The height extension is currently necessary for us because we engrave larger wooden objects. For example, we recently constructed an Advent wreath out of wood by first sawing four square wooden blocks at different heights and then milling a hole (for a tea light) in each wooden block. The numbers from 1 to 4 were then engraved on the wooden blocks. Overall, the Height Extension expands our spectrum and offers the kids even more opportunities to implement their own projects.

Engrave wood

How is the Mr Beam received by the children, and what materials do you mainly use?

The kids love Mr Beam. In the beginning, breakfast boards were mainly engraved for friends and family. People now create their own SVGs with Inkscape and laser cut Christmas decorations or similar. One participant now begins to construct and laser their own wooden boxes. The Mr Beam is very beginner-friendly (especially due to the browser-based interface) and yet offers enormous, even complex, possibilities as the learning curve increases. We laser and engrave primarily wood (birch/poplar plywood, bamboo or solid wood), but have also experimented with anodized aluminium and leather.

A variety of impressive school projects


What projects do you implement in the research centre? Do you have any concrete examples for us?

Our students are involved in a variety of projects that promote their creative and technical skills. This includes making a remote-controlled car, building an impressive marble roller coaster, preparing for the World Robot Olympics with the mBot2 and laser-cutting a wide variety of wooden objects, from boxes to pen holders. They use the Mr Beam to creatively design breakfast boards made of bamboo and put their programming and construction skills to use with Lego Spike.

The projects also include various woodwork such as the production of tool boxes, individual lamps with LED lighting and 3D printing projects. We even cooperate with JugendForscht by using filament made from PET bottles and enthusiastically take part in the Solar Cup race.
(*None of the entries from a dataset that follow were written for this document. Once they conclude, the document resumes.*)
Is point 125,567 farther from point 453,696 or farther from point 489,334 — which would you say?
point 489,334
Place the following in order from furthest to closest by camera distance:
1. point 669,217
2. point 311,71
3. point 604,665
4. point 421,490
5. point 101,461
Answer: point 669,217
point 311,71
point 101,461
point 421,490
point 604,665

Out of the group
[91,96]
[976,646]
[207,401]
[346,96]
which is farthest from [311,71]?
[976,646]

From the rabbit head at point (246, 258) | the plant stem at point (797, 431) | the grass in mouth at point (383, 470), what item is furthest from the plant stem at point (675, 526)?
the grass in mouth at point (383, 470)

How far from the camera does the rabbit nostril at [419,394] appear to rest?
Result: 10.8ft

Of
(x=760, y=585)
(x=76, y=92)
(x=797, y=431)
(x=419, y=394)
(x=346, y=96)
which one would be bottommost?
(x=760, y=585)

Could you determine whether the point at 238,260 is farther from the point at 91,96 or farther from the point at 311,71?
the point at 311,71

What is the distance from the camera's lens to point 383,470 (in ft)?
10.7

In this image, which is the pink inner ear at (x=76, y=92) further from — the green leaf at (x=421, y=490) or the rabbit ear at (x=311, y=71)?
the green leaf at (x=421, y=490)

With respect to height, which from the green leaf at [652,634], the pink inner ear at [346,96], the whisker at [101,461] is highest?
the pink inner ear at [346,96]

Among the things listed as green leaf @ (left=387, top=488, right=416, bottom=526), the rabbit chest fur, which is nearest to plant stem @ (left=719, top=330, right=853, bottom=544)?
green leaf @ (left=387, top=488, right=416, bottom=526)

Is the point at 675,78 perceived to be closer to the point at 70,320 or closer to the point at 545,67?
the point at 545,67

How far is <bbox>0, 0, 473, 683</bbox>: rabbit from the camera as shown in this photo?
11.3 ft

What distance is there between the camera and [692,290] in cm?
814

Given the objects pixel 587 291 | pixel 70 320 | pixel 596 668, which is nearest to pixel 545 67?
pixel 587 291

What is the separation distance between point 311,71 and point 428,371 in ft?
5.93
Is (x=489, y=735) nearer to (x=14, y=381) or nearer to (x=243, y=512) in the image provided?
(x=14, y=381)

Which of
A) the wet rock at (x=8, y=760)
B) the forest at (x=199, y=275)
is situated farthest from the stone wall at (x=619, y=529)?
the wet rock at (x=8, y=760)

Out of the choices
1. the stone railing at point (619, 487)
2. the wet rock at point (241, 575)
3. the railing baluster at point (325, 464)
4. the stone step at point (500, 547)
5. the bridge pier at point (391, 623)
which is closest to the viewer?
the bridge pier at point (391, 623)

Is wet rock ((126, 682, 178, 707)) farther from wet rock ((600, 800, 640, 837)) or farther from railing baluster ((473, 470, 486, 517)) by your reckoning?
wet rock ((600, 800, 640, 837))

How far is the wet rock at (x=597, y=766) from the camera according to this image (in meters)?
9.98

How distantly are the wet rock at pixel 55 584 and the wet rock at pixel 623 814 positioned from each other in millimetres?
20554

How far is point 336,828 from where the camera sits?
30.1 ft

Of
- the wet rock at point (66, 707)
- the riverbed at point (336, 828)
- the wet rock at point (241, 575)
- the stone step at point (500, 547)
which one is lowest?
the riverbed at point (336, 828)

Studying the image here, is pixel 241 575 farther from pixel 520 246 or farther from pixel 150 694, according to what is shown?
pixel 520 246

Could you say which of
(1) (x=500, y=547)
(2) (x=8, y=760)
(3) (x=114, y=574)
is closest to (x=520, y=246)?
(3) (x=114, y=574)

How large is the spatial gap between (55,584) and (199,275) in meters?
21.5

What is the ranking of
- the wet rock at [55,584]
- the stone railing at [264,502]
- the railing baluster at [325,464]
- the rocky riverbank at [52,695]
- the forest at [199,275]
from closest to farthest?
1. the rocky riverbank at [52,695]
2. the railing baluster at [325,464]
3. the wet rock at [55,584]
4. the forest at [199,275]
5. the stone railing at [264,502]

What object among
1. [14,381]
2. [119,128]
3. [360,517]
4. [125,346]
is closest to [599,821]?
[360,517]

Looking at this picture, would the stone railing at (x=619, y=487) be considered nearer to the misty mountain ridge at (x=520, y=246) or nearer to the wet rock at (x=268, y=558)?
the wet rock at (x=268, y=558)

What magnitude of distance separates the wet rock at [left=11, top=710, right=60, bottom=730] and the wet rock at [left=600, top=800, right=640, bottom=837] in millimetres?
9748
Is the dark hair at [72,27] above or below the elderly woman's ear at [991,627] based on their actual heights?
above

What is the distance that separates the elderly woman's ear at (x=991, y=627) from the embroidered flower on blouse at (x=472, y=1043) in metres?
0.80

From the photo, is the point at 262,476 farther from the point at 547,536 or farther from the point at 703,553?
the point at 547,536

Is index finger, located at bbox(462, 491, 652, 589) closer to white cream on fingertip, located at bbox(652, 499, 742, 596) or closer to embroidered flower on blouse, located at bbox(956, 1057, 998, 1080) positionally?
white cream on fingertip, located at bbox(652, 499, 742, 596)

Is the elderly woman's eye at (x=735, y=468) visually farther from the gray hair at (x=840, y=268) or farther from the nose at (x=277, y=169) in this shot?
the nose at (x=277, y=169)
The variety of projects not only reflects the commitment of our students, but also the wide range of opportunities that our student research centre offers.

What other technical aids do you use?

We currently have a wide range of technical tools that bring creative ideas to life. This includes not only 3 CAD mills, but also an impressive fleet of 18 3D printers, including a continuous 3D printer that offers innovative possibilities. They also have 8 robots at their disposal, which are small, versatile helpers in their school projects.

In our well-equipped wood workshop you will find various wood processing machines such as belt sanders, panel saws and drill presses, which enable you to carry out your wood projects precisely.

This is complemented by a modern IT infrastructure with computers and iPads, which offer students comprehensive access to digital resources and programming tools. These technical aids are crucial support elements in order to best develop the creative potential of our young people.

School projects in the future

Is there a larger project that you would like to implement with the children in the future?

We definitely want to expand our design options and get a second Mr Beam. Under the name "Woodbox" we plan the construction and laser cutting of various wooden boxes, from simple containers to pen holders and toolholders. A particularly exciting project is the collaboration with the newly founded student company "Die Makerschmiede" from OBS Bissendorf as part of the "Die Makerschmiede" project.

In addition, with the project “From Bissendorf to the World” we would like to construct and laser-cut wooden postcards as part of the anniversary celebration “50 Years of Bissendorf” that will be sent to our students’ countries of origin.

Another ambitious project that we call “Plastic Heroes” is to recycle plastic lids and similar materials. This is done using a shredder, an injection moulding machine and an extruder to make your own products. These future projects represent not only innovative technologies, but also our commitment to promoting sustainable and creative approaches in our student research centre community.

Thank you very much, Malte. The insight was very interesting for us, and we wish you much joy and success in your future work!